An exploration of pizza in and around Rochester, NY, one pizzeria at a time
Monday, September 10, 2012
Return to The Gate House
Having written this blog for some three and a half years now, I've been to well over 90% of the non-chain pizzerias around Rochester. So not every blog post is going to be about a new place or a first-time visit. There just aren't that many left, or that many new ones opening on a regular basis.
The good news is, it's taken me long enough to go to all these places that by now, some of them are overdue for a return visit. That's particularly true of places that maybe didn't seem to live up to what they should've been, my first time around.
One such place is The Gate House,which I have reviewed once before, in this March 2009 post . At that time, I found their wood-fired pizza rather disappointing, primarily due to its crust, which was chewy but not at all bready, with hardly any signs of the dough having risen.
But they're still around, so they must be doing something right. And on a visit last year I had a burger (yes, I do eat food other than pizza) that was pretty good, so I was ready to go back and give the pizza another shot.
On walking in, The Gate House's ovens are visible on your right, just behind the bar. I was told that they were manufactured in Italy, and are genuine wood-fired ovens, meaning that they're not some sort of wood/gas hybrid. That wood fire you see deep in the recesses of the oven isn't just for show; it's the heat source, and according to The Gate House's web site, that heat gets up to about 700 degrees - not as extreme as some places, but considerably hotter than a home oven or even a typical gas-heated pizza oven.
So despite my one prior disappointing experience here, I was looking forward to one of their pizzas.

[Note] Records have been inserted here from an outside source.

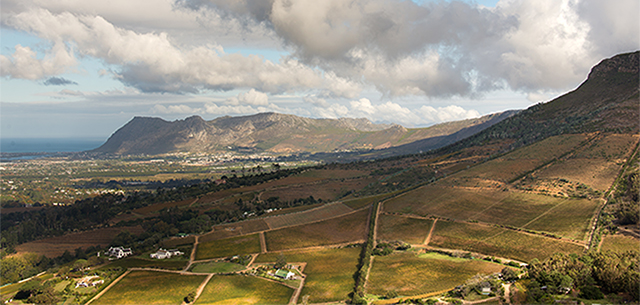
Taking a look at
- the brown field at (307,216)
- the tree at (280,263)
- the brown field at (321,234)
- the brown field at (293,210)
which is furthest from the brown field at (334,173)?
the tree at (280,263)

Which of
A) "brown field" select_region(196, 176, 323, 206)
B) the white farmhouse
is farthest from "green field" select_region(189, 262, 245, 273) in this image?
"brown field" select_region(196, 176, 323, 206)

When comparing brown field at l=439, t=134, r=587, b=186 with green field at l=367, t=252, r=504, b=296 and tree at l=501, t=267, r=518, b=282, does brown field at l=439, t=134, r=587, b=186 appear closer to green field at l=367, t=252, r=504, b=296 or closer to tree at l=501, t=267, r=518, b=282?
green field at l=367, t=252, r=504, b=296

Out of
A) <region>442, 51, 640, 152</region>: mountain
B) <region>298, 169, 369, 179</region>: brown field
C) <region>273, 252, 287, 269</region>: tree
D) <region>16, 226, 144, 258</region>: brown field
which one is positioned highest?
<region>442, 51, 640, 152</region>: mountain

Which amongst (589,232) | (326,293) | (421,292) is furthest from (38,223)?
(589,232)

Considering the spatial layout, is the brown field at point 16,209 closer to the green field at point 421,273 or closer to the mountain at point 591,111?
the green field at point 421,273

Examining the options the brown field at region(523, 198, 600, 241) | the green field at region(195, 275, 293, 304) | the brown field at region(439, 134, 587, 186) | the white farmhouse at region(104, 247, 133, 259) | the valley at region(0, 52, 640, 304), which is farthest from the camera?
the brown field at region(439, 134, 587, 186)

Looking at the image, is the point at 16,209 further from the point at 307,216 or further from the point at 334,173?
the point at 334,173
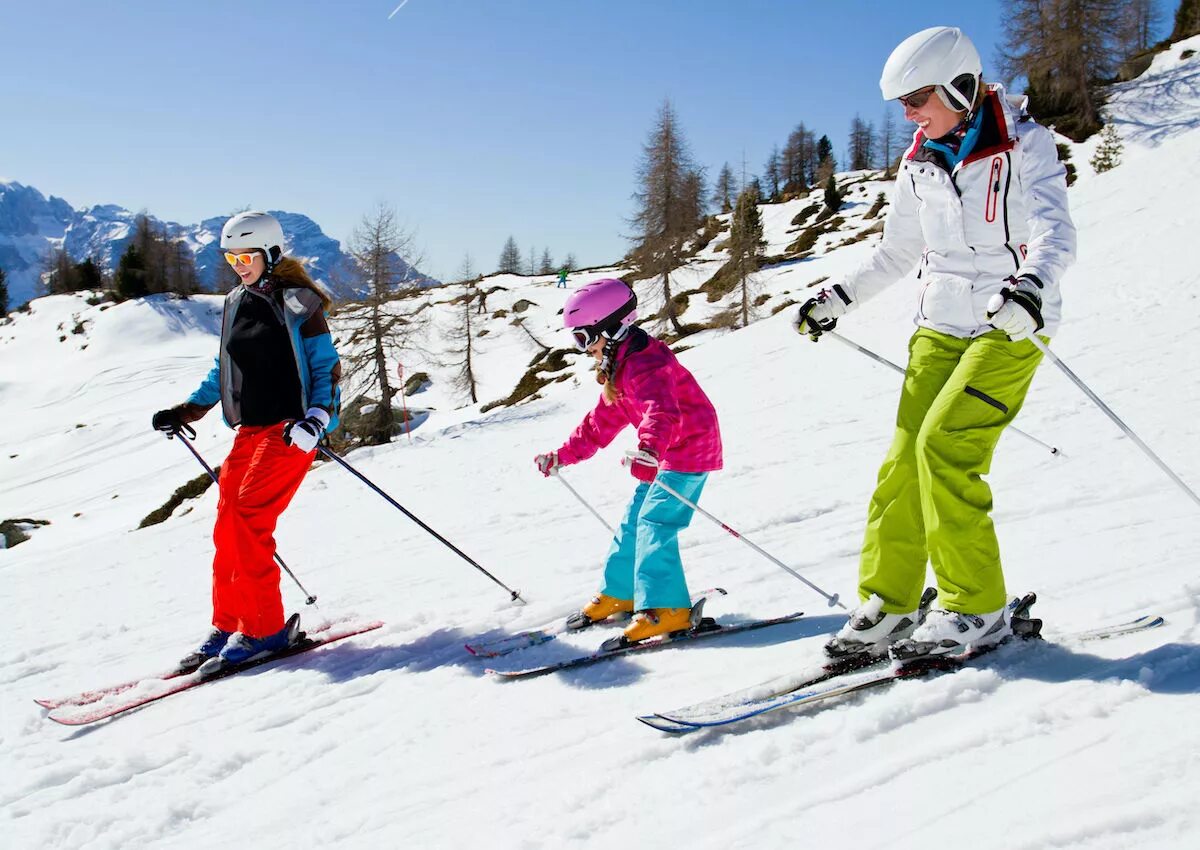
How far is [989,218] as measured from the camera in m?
2.84

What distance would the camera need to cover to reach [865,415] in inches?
398

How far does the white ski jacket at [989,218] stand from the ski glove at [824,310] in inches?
15.0

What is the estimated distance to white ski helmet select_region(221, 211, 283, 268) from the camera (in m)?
4.44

I ordered a "Kodak" pizza (The Gate House's pizzas are named after local landmarks, which doesn't thrill me, because I always feels silly ordering something like a "Kodak" pizza, but I can live with it), which is topped with tomato sauce, Italian sausage, roasted peppers, fresh mozzarella and basil.
The crust, which is always the starting point, was super thin. The underside was more firm than crisp, and was quite pliable.
The bottom was mostly pale, and a bit floury here and there,with some well-browned but not charred spots. Along the edge, which was formed into a narrow but distinct cornicione, the crust did display some crispness and crackling. Here, too, where the crust was thicker, I was able to appreciate the pleasant, mildly sweet, bready flavor of the baked dough.
The overall flavor was good, with a well-balanced blend of toppings. The sauce was marked with a rich tomato flavor. The Gate House states on its menu that they use Italian San Marzano tomatoes, are reputed to be the best, and if you want authentic, Neapolitan-style pizza, they're the way to go.
The sauce combined with the smooth, well-melted cheese to provide a solid base for the contrasting flavors and textures of the meaty, chewy sausage, the al dente roasted red bell peppers, and the shredded, wilted basil. This was certainly a winning combination, kind of like a Margherita with a little more oomph.
All in all, then, I liked this pizza, and I considered it a marked improvement over the last time. But it fell a little short of greatness.
In my experience, most "artisanal" pizza tends to fall into one of two categories, with respect to the crust: either crisp and crackly, or pliable, even floppy. This was much closer to the latter, maybe not floppy exactly, but certainly more pliable than crisp. That may be a function of the flour they're using, but I'll save that for a discussion with the pizzaiolo on my next visit.
Now a pliable crust is not in itself necessarily a flaw. New York style pizza should have a firm enough crust to allow it to be folded and held horizontally, with the tip sticking straight out. But there's no reason to hold all pizzas to that standard, and I suspect that a lot of pizza in Italy wouldn't pass that test.
What I would have liked to see and taste, though, was a bit more exterior crispness and a little charring. I don't mean to sound like some pizza snob who claims to like charred pizza for no other reason than that it's the "in" thing at the moment, but that bit of blackening on the surface of the crust can add to the complexity of flavor in the crust, balancing the breadiness of the interior with some toasty accents. And it's something that I particularly look for in thin-crust, wood-fired pizza.
Likewise, a crust can develop some exterior crispness while remaining pliable, again adding to the depth of sensory experiences you get when you bite into it. Again, it comes down to a question of balance and contrasts, as with so much else where pizza is concerned. This crust was just a little less complex, and more one-dimensional, than I would've liked.
So this was good, no doubt about it. I'd order it again. But I've got to go with my gut, literally and figuratively, and my gut says that this pizza rates a B.
The Gate House, 274 N. Goodman St. in the Village Gate, Rochester 14607
473-2090
Mon. - Thu. 11:30 a.m. – 10 p.m., Fri. 11:30 a.m. – 11 p.m., Sat. 11 a.m. - 11 p.m., Sun. 4 p.m. - 9 p.m.